TO BE DONE
Copy the lines word for word, starting from the first line and continuing through the line containing "16.1 inches", with both included. Leave out the pictures.

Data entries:

* START *

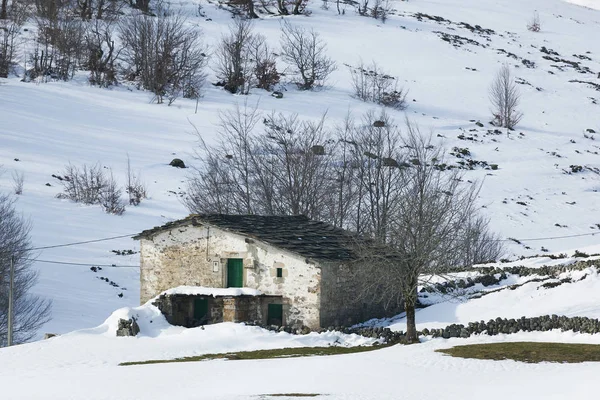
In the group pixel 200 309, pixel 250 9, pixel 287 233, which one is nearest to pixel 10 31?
pixel 250 9

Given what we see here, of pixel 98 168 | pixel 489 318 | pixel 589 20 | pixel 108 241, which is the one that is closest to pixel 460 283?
pixel 489 318

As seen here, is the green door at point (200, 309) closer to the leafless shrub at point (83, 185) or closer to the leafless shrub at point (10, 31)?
the leafless shrub at point (83, 185)

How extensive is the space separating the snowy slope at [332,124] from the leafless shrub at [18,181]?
16.1 inches

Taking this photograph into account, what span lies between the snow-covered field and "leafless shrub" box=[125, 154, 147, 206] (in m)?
0.81

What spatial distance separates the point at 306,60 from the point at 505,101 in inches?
691

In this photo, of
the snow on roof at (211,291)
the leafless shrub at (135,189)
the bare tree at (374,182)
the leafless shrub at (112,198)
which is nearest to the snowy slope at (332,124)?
the leafless shrub at (135,189)

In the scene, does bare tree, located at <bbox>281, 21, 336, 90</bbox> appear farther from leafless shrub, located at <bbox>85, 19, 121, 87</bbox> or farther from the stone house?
the stone house

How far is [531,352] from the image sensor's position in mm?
26547

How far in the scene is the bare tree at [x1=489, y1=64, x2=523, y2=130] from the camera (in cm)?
7488

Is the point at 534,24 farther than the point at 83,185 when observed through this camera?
Yes

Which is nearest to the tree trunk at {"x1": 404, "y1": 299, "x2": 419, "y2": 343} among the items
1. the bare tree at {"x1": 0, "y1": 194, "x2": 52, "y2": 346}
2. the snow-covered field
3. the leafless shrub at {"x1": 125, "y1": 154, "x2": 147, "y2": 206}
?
the snow-covered field

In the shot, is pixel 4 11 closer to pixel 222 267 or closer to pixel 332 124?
pixel 332 124

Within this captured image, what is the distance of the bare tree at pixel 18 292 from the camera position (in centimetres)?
3800

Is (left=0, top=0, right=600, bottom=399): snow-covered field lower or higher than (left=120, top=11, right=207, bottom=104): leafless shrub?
lower
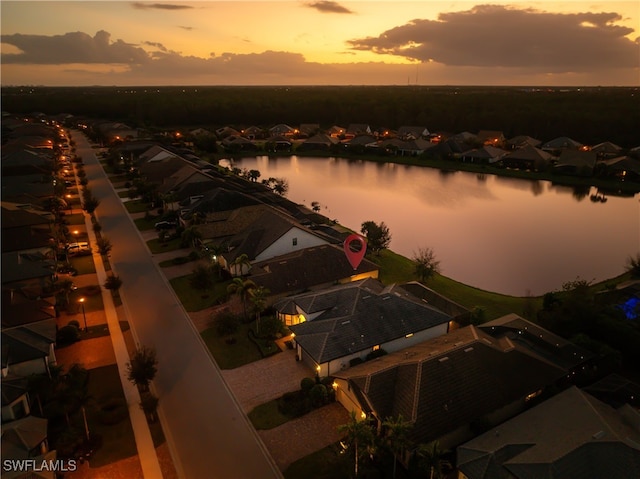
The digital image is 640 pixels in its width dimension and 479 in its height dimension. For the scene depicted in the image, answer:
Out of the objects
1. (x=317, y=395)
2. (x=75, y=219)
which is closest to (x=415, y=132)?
(x=75, y=219)

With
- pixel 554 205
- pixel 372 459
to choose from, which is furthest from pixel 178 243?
pixel 554 205

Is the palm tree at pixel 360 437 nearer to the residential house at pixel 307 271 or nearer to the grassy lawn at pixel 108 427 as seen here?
the grassy lawn at pixel 108 427

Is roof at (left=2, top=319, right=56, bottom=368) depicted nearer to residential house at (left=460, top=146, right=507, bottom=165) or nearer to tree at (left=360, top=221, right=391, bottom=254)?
tree at (left=360, top=221, right=391, bottom=254)

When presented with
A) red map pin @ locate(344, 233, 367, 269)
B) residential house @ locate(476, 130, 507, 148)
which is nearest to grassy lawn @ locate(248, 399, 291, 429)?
red map pin @ locate(344, 233, 367, 269)


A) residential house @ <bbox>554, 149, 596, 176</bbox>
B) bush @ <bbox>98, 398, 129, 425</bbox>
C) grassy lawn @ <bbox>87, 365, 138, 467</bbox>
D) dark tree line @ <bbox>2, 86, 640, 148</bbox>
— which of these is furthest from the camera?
dark tree line @ <bbox>2, 86, 640, 148</bbox>

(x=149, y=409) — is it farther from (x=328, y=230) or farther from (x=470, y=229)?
(x=470, y=229)

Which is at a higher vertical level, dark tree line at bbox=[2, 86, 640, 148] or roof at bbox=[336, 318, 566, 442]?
dark tree line at bbox=[2, 86, 640, 148]

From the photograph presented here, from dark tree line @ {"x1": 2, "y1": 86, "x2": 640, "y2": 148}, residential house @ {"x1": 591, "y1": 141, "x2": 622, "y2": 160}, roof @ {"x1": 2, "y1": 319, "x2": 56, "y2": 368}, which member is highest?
dark tree line @ {"x1": 2, "y1": 86, "x2": 640, "y2": 148}
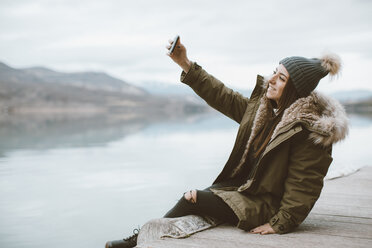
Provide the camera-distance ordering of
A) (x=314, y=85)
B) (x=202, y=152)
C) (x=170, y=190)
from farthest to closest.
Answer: (x=202, y=152) < (x=170, y=190) < (x=314, y=85)

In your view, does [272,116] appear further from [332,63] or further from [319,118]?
[332,63]

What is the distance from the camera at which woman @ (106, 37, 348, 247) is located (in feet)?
8.71

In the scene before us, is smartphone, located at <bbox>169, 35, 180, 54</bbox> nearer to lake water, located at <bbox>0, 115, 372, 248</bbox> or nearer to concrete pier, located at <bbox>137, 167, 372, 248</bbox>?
concrete pier, located at <bbox>137, 167, 372, 248</bbox>

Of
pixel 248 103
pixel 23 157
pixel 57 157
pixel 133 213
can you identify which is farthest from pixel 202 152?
pixel 248 103

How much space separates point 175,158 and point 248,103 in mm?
9517

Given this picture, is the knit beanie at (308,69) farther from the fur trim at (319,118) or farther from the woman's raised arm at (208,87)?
the woman's raised arm at (208,87)

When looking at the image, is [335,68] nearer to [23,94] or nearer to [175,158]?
[175,158]

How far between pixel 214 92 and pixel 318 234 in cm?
130

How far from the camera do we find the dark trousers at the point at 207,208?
293 cm

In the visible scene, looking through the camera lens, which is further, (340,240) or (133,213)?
(133,213)

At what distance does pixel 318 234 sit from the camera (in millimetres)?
2844

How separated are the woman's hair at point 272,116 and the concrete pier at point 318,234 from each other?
61 centimetres

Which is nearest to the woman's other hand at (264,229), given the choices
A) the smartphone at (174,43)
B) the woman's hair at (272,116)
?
the woman's hair at (272,116)

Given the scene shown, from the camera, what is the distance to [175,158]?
41.0 ft
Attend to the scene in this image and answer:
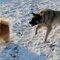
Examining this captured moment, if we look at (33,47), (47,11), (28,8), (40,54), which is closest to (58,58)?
(40,54)

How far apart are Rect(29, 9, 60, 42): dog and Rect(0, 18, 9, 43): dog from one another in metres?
0.79

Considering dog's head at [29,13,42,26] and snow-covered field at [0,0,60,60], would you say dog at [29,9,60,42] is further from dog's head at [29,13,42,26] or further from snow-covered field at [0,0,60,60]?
snow-covered field at [0,0,60,60]

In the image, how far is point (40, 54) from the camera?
5594 mm

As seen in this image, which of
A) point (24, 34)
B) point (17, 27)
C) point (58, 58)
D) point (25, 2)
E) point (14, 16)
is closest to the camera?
point (58, 58)

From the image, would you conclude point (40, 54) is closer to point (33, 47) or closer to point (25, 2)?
point (33, 47)

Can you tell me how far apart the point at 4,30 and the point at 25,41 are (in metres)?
0.95

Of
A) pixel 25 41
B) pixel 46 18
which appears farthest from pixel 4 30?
pixel 46 18

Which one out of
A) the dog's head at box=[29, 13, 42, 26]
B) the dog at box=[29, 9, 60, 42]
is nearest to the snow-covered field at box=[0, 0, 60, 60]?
the dog at box=[29, 9, 60, 42]

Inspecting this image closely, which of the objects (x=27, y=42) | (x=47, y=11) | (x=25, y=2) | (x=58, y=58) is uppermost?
(x=25, y=2)

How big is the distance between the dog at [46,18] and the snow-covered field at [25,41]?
41cm

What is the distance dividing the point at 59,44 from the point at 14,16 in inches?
107

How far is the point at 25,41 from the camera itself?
6.31 metres

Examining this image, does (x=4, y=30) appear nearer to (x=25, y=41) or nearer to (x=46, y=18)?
(x=25, y=41)

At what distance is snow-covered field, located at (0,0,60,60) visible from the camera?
5.56 meters
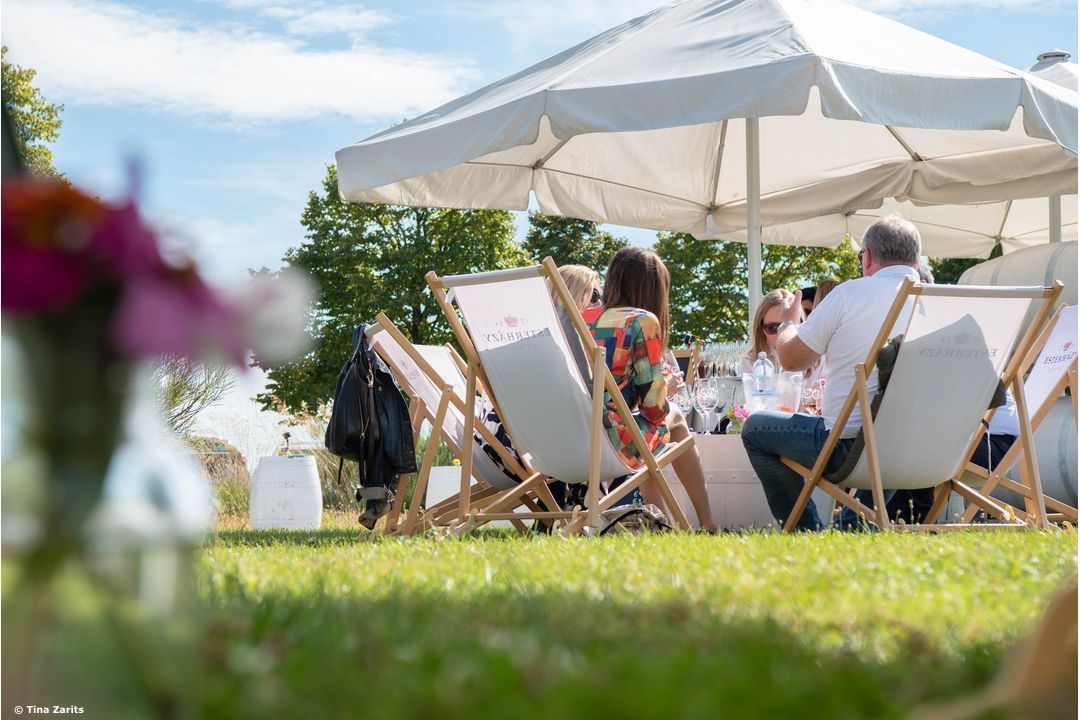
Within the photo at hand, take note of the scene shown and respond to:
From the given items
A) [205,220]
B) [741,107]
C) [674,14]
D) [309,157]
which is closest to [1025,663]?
[205,220]

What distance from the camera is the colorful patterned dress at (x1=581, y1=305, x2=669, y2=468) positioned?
16.7 feet

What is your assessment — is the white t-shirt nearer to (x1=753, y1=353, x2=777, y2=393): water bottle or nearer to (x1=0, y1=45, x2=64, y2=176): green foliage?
(x1=753, y1=353, x2=777, y2=393): water bottle

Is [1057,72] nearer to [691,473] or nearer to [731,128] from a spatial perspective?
[731,128]

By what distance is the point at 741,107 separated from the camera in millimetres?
4938

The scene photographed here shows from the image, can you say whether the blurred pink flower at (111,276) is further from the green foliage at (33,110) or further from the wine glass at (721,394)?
the green foliage at (33,110)

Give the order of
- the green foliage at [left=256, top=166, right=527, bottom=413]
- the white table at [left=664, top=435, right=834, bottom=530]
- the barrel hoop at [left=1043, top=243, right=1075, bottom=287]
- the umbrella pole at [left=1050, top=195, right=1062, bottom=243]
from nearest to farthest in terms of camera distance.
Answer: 1. the white table at [left=664, top=435, right=834, bottom=530]
2. the barrel hoop at [left=1043, top=243, right=1075, bottom=287]
3. the umbrella pole at [left=1050, top=195, right=1062, bottom=243]
4. the green foliage at [left=256, top=166, right=527, bottom=413]

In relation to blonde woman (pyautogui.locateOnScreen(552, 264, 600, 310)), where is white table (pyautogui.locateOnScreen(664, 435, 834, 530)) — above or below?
below

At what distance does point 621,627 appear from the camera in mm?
2092

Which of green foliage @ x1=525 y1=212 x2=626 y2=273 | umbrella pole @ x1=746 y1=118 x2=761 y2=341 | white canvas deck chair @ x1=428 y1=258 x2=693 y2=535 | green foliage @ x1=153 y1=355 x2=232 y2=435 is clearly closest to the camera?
white canvas deck chair @ x1=428 y1=258 x2=693 y2=535

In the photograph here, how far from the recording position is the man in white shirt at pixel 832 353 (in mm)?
4992

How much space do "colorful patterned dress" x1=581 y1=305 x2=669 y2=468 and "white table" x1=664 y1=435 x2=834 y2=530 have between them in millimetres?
522

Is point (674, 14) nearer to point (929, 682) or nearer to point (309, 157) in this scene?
point (929, 682)

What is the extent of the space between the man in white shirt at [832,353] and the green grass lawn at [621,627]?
3.90 ft

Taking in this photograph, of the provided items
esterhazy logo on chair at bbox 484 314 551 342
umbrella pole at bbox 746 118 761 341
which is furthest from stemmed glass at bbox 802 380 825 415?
esterhazy logo on chair at bbox 484 314 551 342
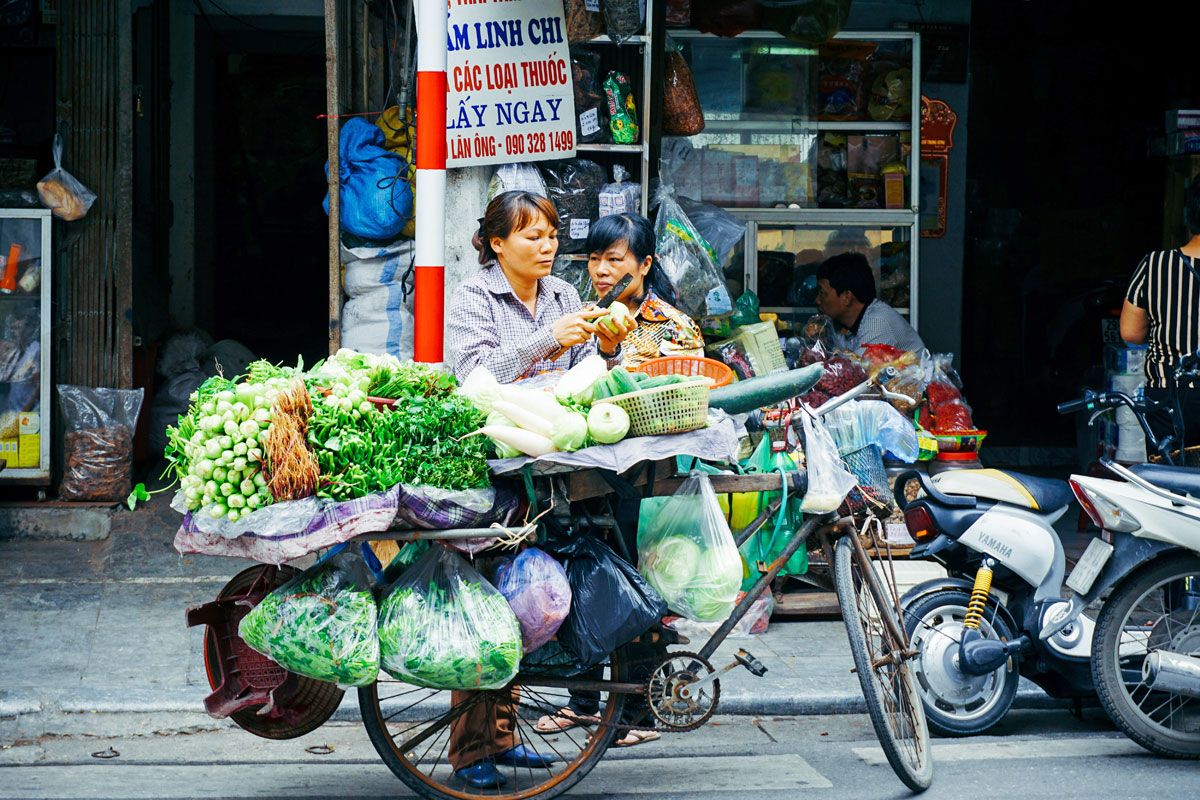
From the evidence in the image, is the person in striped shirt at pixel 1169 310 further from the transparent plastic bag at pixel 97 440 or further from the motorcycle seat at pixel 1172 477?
the transparent plastic bag at pixel 97 440

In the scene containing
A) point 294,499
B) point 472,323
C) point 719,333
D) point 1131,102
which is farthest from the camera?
point 1131,102

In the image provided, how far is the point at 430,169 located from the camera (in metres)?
5.10

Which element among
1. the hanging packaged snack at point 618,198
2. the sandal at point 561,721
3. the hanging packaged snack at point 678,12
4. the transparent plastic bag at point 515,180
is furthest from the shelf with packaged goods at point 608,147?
the sandal at point 561,721

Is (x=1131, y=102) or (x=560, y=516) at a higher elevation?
(x=1131, y=102)

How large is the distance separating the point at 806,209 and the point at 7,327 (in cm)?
472

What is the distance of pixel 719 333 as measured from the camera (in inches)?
284

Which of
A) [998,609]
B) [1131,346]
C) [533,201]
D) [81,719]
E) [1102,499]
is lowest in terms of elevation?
[81,719]

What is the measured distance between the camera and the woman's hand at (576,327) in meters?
4.58

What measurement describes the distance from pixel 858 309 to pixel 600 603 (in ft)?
13.7

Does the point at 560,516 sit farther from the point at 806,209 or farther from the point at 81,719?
the point at 806,209

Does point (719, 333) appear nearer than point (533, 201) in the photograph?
No

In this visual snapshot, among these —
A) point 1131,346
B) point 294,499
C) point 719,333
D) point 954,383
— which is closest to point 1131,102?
point 1131,346

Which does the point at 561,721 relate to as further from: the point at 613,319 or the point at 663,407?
the point at 613,319

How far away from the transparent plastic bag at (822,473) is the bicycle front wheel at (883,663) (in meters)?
0.18
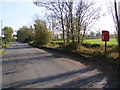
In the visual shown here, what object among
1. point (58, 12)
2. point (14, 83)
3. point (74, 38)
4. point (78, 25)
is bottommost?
point (14, 83)

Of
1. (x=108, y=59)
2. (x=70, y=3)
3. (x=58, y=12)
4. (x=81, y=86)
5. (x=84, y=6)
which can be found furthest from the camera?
(x=58, y=12)

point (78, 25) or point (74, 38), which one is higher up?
point (78, 25)

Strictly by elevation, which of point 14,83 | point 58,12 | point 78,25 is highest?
point 58,12

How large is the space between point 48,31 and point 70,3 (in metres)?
20.2

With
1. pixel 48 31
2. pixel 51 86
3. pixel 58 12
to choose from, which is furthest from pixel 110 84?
pixel 48 31

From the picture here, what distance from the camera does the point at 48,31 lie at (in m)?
42.6

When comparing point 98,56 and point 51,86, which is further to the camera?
point 98,56

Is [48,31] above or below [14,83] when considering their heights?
above

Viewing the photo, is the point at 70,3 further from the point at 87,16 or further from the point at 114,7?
the point at 114,7

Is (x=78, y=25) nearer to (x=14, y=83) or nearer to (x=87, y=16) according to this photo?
(x=87, y=16)

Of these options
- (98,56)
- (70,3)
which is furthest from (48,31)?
(98,56)

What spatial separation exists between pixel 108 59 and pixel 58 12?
51.8 ft

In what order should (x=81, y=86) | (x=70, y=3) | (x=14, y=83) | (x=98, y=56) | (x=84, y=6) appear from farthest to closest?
(x=70, y=3)
(x=84, y=6)
(x=98, y=56)
(x=14, y=83)
(x=81, y=86)

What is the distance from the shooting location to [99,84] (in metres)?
6.55
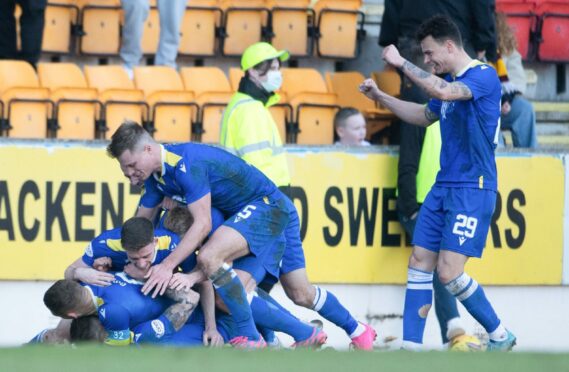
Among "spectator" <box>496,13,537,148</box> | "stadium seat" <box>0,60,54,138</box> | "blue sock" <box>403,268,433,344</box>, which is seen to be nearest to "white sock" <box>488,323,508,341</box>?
"blue sock" <box>403,268,433,344</box>

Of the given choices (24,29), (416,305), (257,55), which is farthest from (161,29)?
(416,305)

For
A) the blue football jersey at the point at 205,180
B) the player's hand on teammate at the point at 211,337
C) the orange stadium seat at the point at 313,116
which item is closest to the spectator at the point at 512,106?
the orange stadium seat at the point at 313,116

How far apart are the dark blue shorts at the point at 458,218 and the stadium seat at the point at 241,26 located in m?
4.49

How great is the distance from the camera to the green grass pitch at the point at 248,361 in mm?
3854

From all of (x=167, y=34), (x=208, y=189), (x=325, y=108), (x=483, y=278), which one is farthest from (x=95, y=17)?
(x=208, y=189)

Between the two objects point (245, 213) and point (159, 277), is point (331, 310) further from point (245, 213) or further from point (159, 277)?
point (159, 277)

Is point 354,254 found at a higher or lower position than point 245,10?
lower

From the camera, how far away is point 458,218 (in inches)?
313

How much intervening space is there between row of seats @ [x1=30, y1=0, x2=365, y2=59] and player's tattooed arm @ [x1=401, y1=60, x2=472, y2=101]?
4.72 m

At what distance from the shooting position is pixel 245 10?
1233 centimetres

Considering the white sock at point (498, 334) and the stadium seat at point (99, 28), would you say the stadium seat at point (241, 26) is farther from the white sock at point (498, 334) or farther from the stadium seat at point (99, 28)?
the white sock at point (498, 334)

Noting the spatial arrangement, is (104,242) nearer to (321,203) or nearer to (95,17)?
(321,203)

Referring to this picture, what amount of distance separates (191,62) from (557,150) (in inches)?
154

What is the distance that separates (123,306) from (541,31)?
656 centimetres
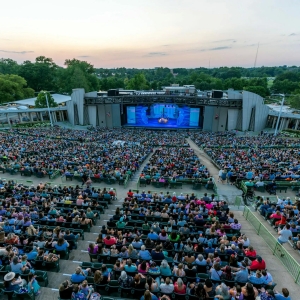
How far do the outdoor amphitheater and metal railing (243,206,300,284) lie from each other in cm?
4

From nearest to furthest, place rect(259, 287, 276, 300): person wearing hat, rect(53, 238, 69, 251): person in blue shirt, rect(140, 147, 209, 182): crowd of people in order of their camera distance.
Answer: rect(259, 287, 276, 300): person wearing hat, rect(53, 238, 69, 251): person in blue shirt, rect(140, 147, 209, 182): crowd of people

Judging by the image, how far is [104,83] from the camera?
83875 millimetres

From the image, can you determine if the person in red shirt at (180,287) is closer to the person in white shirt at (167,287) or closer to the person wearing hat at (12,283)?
the person in white shirt at (167,287)

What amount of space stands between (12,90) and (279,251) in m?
58.2

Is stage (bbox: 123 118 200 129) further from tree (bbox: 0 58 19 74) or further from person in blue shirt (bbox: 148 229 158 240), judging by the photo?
tree (bbox: 0 58 19 74)

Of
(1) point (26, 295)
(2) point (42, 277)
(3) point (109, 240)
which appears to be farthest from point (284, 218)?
(1) point (26, 295)

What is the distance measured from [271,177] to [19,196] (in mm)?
14691

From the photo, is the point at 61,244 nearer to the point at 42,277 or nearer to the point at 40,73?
the point at 42,277

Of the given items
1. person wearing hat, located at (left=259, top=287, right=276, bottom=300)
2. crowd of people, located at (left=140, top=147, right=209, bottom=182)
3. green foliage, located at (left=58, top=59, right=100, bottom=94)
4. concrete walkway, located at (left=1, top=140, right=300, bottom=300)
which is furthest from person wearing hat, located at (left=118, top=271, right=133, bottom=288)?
green foliage, located at (left=58, top=59, right=100, bottom=94)

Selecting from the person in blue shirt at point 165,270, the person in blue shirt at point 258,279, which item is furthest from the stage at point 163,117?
the person in blue shirt at point 258,279

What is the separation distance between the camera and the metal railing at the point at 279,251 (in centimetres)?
679

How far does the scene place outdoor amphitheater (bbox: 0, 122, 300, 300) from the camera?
18.9ft

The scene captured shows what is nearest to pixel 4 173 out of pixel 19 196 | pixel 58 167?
pixel 58 167

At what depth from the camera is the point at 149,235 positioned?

* END *

SOLUTION FOR THIS PROBLEM
In the group pixel 200 309, pixel 250 9, pixel 287 233, which one is nearest to pixel 10 31?
pixel 250 9

Given what we see here, of pixel 98 168 | pixel 489 318 | pixel 589 20 | pixel 108 241, which is the one that is closest to pixel 460 283?
pixel 489 318

As seen here, is the green door at point (200, 309) closer to the leafless shrub at point (83, 185) or closer to the leafless shrub at point (10, 31)?
the leafless shrub at point (83, 185)

How extensive is the space separating the snowy slope at [332,124] from the leafless shrub at [18,181]?
16.1 inches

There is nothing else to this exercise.